C’est ce que tente de faire l’actrice Zeina Daccache. Depuis 2 ans, elle anime un atelier de dramathérapie au sein de la prison. Une cinquantaine de prisonniers participent plusieurs fois par semaine à des activités artistiques, visant à les aider à mieux supporter leur quotidien, et préparer leur réinsertion. Cette fois, elle a invité la réalisatrice Zeina Sfeir à présenter deux de ses documentaires.

La guerre, les larmes, l’humanité, l’injustice que reflète Zeina Sfeir dans ses films font vibrer tous ceux qui se trouvent dans la salle, au même rythme. Une fois la lumière rallumée, les prisonniers et leurs invités, des étudiants en journalisme, se mettent à débattre. Ils regardaient dans la même direction, et maintenant ils se regardent, autour d’une table ronde qui a pour but de partager. Qu’ont-ils à partager? La question se pose. Implicitement bien sur. Et la réponse vient, évidente, dans les paroles des prisonniers.

Les détenus critiquent. Ils parlent d’un monde meilleur. Ils donnent leur avis sur le confessionnalisme libanais. Ils rejettent la guerre, la violence. Ils dénoncent le régime. Lancent des discours intimidant : « On parle des droits de l’homme ? Ou sont les droits de l’homme ?! ». Ils s’indignent, confessent aussi « la présence de Zeina, votre venue ici pour nous voir, nous rappelle que nous sommes encore des êtres humains ». Parmi eux, deux personnes ont un petit cahier dans la main, ils prennent des notes, prennent la discussion au sérieux. Suivent Zeina avec attention.

"ils ripostent pour un besoin de base, celui d’être des humains"

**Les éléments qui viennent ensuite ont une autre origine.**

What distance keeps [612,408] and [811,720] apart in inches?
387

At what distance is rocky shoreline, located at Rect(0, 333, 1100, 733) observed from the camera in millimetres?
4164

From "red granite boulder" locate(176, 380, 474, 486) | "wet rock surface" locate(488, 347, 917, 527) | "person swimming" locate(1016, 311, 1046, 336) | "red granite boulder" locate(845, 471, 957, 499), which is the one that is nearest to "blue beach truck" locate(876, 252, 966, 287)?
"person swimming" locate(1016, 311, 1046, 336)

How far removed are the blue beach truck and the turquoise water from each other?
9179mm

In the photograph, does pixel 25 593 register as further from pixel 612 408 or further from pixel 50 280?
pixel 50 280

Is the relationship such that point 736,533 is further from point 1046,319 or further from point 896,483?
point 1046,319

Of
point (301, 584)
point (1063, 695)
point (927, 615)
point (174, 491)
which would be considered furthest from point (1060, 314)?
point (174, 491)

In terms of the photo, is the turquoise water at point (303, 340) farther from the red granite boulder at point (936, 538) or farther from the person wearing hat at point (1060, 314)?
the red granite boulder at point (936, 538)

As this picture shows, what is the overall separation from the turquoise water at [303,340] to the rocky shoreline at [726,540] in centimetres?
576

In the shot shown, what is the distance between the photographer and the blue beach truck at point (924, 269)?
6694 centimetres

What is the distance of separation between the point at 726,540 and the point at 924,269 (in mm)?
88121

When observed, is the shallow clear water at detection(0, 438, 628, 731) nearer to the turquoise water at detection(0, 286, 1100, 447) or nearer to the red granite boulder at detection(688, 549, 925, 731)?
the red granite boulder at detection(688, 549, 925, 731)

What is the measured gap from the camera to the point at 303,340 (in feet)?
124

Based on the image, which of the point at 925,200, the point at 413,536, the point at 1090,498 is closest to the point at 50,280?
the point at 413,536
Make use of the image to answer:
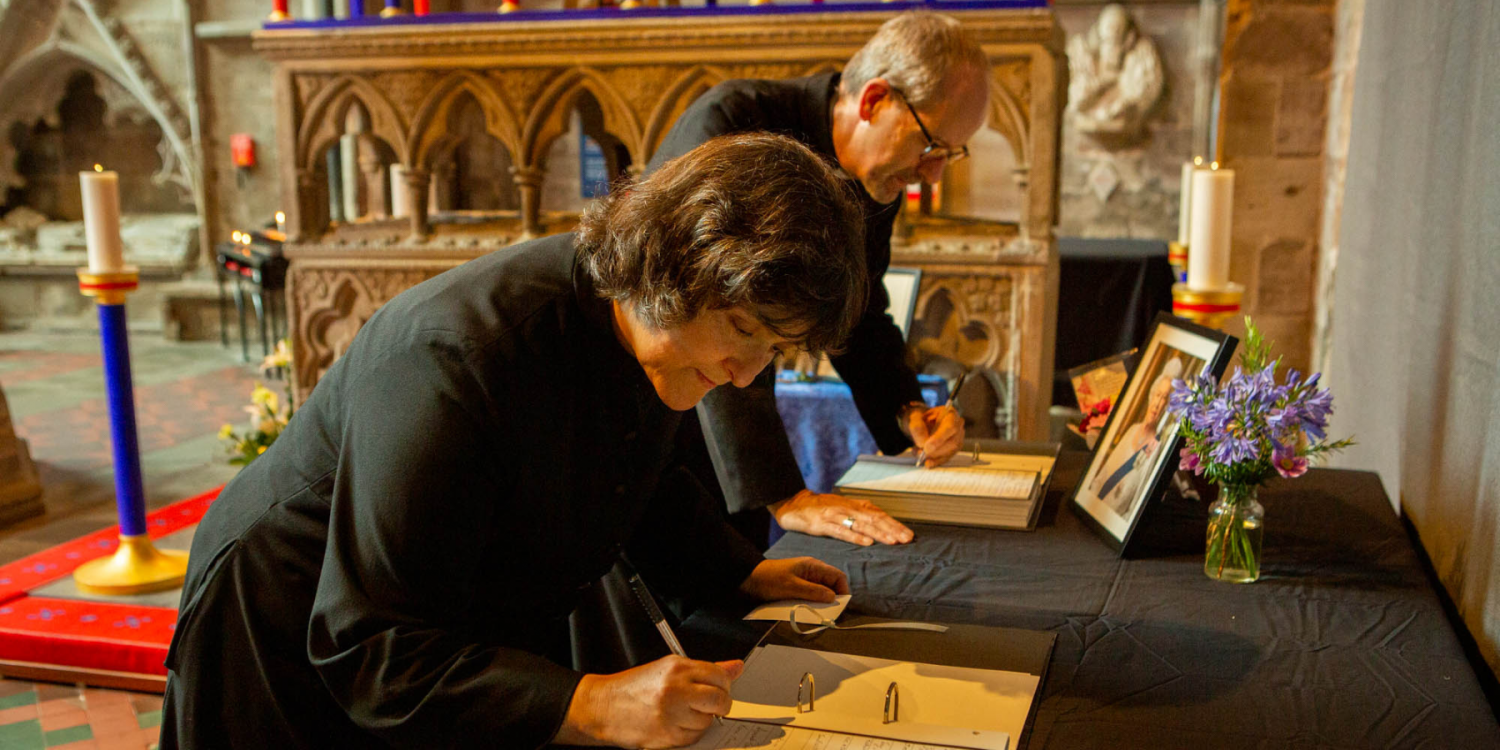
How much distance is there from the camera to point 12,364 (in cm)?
881

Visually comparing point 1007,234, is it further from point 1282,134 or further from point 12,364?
point 12,364

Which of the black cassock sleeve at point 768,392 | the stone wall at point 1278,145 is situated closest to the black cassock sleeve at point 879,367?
the black cassock sleeve at point 768,392

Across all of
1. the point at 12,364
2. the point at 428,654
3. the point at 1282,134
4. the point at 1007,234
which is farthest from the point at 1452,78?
the point at 12,364

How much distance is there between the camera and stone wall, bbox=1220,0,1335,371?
3.95 meters

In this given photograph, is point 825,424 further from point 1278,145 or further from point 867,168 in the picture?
point 1278,145

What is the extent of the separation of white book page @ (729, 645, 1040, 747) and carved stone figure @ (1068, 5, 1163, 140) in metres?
7.32

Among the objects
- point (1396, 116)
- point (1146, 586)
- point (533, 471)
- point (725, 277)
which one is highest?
point (1396, 116)

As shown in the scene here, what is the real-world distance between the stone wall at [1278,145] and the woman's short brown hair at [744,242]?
3.48 m

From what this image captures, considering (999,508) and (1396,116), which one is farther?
(1396,116)

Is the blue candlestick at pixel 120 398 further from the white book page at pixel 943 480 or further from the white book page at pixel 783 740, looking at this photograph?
the white book page at pixel 783 740

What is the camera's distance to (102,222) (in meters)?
3.00

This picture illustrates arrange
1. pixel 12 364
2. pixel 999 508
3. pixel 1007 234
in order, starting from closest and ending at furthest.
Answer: pixel 999 508 < pixel 1007 234 < pixel 12 364

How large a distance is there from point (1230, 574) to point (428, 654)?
1047mm

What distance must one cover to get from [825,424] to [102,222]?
204cm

A première vue, son projet de réhabilitation laisse un grand impact sur eux. Par le théâtre, elle a su les faire parler, les faire revivre. Assis là a compté les heures de leur libération, et a manigancer des projets de vengeance, ils ont trouvé une autre voie, un peu plus différente. Une bande de musicien s’est créée par exemple. Ils font des cours de musique, ont sorti une pièce de théâtre et un album. Une de leur chanson dit « la tolérance a plus de grandeur que la justice ».

N’ont-ils pas raison ? Rien n’élimine leur criminalité. Aujourd’hui, ils le sont toujours, et doivent payer le prix. Mais comment ? Être privés de liberté – comme le dicte leur sentence- ou être privé d’humanité ? Être poussé à regretter leurs crimes, ou être induits à plus de criminalité ? Sur le mur de la chambre où ils prennent leurs cours de Drama thérapie, un prisonnier a écris une phrase d’Abraham Lincoln qui dit « j’ai toujours trouvé que la clémence donnait plus de fruit que la stricte justice».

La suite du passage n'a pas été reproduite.